* JOBS
• 1. In the case summary, what was Dillon Avenue 44, LLC formed to do?
• 2. Resume the case summary after its final sentence.

* DOCUMENT SECTION
•••

In In the Matter of Point Center Financial, Inc. (No. 16-56321, May 29, 2018), the United States Court of Appeals for the Ninth Circuit reversed an order of the U.S. District Court for the Central District of California dismissing an appeal for lack of standing following appellants' failure to appear or object to a motion in the bankruptcy court. In summary, neither appearance nor objection is a prerequisite for satisfying the "person aggrieved" requirement for prudential standing so long as an appellant's pecuniary interests are directly and adversely affected by the order appealed.

The opinion can be found at In the Matter of Point Center Financial Inc.

Facts

The debtor, Point Center Financial, Inc., was an originator and servicer of residential and commercial loans. It obtained loans from private investors, took fractionalized interests in the loans and deeds securing them, and would then foreclose in the event of default. The debtor would form limited liability companies to hold title to such properties and, post-foreclosure, would exchange investors' interests in the loans for membership interests in the LLCs which the debtor would then manage. The debtor formed Dillon Avenue 44, LLC ("Dillon") to hold title to an undeveloped real property in Indio, California.

•••

[Records in a dataset]
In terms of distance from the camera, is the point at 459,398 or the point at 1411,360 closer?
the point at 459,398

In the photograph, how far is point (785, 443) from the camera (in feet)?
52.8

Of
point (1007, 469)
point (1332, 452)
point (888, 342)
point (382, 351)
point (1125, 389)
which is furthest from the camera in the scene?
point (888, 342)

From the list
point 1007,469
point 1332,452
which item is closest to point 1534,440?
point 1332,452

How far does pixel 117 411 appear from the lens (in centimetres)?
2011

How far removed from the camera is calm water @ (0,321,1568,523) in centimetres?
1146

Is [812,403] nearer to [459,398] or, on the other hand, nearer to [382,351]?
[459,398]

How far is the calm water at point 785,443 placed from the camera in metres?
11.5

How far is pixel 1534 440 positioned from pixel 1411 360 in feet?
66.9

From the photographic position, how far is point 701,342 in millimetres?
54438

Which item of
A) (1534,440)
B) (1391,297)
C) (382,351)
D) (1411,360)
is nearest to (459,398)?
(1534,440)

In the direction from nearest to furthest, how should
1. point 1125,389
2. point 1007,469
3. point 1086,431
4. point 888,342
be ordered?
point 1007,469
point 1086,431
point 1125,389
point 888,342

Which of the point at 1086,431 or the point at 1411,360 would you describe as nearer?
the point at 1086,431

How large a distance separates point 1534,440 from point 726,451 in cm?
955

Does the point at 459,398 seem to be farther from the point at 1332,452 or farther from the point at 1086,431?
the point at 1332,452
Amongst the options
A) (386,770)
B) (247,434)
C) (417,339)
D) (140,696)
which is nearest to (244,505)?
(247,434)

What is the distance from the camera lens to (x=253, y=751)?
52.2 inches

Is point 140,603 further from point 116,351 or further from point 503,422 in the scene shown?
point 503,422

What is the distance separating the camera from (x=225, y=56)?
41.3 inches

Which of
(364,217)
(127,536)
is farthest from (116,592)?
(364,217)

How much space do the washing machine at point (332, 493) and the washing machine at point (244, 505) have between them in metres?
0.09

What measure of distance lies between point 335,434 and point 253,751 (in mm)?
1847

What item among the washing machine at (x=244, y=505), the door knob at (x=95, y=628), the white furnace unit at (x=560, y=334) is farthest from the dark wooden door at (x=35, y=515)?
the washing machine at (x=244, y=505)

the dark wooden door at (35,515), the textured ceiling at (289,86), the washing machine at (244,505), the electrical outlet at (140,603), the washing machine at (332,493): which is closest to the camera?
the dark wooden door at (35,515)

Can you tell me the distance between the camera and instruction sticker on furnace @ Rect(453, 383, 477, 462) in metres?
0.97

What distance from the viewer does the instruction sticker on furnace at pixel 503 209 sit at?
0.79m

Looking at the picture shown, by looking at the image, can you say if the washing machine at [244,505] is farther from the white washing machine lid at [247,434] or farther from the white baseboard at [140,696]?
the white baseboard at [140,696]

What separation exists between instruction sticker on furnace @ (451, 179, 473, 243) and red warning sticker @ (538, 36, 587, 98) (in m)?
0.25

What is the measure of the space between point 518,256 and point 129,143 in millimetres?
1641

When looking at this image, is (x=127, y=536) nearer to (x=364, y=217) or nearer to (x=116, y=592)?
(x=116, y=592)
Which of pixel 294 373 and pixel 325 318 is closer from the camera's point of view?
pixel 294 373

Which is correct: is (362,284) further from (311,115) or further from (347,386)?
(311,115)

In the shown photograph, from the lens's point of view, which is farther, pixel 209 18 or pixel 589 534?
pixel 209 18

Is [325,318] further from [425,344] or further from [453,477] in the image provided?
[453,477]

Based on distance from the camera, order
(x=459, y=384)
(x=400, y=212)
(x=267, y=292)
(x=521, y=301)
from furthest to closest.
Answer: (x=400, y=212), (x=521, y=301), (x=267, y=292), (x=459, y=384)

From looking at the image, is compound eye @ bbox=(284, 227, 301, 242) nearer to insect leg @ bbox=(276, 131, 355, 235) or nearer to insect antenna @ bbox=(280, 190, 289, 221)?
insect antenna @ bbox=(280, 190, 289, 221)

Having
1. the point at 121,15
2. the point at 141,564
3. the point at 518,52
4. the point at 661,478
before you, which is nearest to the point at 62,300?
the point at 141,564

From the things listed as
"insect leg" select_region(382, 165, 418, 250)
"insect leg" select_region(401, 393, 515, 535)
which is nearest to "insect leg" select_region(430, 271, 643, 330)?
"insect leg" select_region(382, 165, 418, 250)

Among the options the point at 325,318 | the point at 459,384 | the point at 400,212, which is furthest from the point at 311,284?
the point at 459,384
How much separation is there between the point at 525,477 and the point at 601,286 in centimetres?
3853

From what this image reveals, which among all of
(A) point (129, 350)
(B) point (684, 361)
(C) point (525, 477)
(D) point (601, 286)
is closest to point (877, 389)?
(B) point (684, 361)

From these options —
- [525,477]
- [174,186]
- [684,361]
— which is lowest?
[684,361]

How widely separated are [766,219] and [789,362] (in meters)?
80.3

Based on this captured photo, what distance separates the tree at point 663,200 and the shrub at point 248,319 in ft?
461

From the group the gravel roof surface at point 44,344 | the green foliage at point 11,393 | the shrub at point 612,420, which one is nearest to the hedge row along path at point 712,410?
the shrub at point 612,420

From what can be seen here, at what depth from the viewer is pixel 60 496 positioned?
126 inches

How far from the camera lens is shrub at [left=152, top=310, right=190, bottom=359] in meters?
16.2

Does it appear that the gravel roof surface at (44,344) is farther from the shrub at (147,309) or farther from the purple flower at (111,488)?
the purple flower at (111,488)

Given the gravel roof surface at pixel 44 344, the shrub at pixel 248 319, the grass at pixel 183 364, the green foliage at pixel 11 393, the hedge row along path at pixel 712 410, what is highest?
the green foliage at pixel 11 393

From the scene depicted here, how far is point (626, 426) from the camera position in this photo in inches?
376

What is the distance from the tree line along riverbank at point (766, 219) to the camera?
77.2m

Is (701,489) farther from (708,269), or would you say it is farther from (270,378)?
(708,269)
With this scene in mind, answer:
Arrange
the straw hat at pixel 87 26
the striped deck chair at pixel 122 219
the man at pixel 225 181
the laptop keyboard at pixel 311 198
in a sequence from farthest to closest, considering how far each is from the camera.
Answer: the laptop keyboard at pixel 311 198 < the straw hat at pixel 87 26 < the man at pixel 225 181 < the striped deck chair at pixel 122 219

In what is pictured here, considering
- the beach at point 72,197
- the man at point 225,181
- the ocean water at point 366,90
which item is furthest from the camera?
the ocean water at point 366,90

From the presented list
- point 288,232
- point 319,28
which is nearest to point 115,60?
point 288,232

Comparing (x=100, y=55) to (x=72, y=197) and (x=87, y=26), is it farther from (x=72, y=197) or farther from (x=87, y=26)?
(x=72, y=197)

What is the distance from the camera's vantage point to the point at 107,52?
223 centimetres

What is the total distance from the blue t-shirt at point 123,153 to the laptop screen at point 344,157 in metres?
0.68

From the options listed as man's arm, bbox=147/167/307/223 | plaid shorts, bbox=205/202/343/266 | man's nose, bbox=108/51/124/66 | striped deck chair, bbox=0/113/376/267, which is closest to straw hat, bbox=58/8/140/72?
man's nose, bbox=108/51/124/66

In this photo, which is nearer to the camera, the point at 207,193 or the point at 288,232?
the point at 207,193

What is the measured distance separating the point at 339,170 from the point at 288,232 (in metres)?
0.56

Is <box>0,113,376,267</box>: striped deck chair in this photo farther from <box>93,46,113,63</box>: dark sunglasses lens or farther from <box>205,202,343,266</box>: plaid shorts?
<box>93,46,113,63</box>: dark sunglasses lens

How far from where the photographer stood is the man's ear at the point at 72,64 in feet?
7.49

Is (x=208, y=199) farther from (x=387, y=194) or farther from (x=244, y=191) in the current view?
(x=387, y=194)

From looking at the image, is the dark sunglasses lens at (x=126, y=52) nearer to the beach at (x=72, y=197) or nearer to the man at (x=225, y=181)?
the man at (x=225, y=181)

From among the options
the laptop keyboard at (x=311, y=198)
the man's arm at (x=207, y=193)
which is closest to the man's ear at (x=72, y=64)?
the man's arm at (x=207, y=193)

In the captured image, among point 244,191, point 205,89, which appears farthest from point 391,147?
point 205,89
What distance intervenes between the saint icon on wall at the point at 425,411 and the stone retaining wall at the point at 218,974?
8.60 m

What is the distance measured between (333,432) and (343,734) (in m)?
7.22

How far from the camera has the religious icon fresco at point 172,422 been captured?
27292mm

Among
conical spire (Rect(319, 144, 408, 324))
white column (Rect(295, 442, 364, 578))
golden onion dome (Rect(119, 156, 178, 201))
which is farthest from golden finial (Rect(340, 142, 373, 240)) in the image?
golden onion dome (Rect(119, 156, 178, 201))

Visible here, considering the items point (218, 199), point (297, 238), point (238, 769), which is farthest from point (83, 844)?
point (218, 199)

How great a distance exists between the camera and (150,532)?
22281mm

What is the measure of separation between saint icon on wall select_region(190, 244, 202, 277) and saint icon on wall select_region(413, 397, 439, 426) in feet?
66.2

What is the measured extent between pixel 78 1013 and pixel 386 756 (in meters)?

•••

* RESPONSE LIST
• 1. It was formed to hold title to an undeveloped real property in Indio, California.

• 2.
Dillon's 2011 operating agreement provided for the debtor to act as Dillon's manager. Dan J. Harkey was appointed Dillon's president. Robin B. Graham, Celia Allen-Graham, and Richard Schachter held membership interests and, with Harkey, were the appellants in this case.

Procedural History

The debtor filed bankruptcy in 2013, and the case was later converted to Chapter 7. The trustee in the case, Howard Grobstein, brought a motion (the "Assumption Motion") asking the bankruptcy court to issue an order (1) authorizing him to exercise management authority over Dillon, so long as a majority of the membership interests in Dillon so voted, (2) authorizing him to assume Dillon's operating agreement backdated to February 2013, and (3) compelling delivery to him of the company's records and property. Neither appellants nor their counsel attended the hearing. At the end of the hearing the bankruptcy court orally granted the motion, stating that it was unopposed.

Before an order on the Assumption Motion was submitted, the appellants filed an emergency motion for reconsideration and sought an expedited hearing. The bankruptcy court declined to set a hearing on the emergency motion for reconsideration. Rather than construing appellants' failure to file a written opposition to the Assumption Motion as consent to the granting of the motion, the bankruptcy court addressed and ruled upon the merits of appellants' arguments in support of reconsideration. The bankruptcy court concluded that appellants had not shown either that the oral ruling was manifest error or that they were likely to prevail on appeal. It then entered an order approving the Assumption Motion.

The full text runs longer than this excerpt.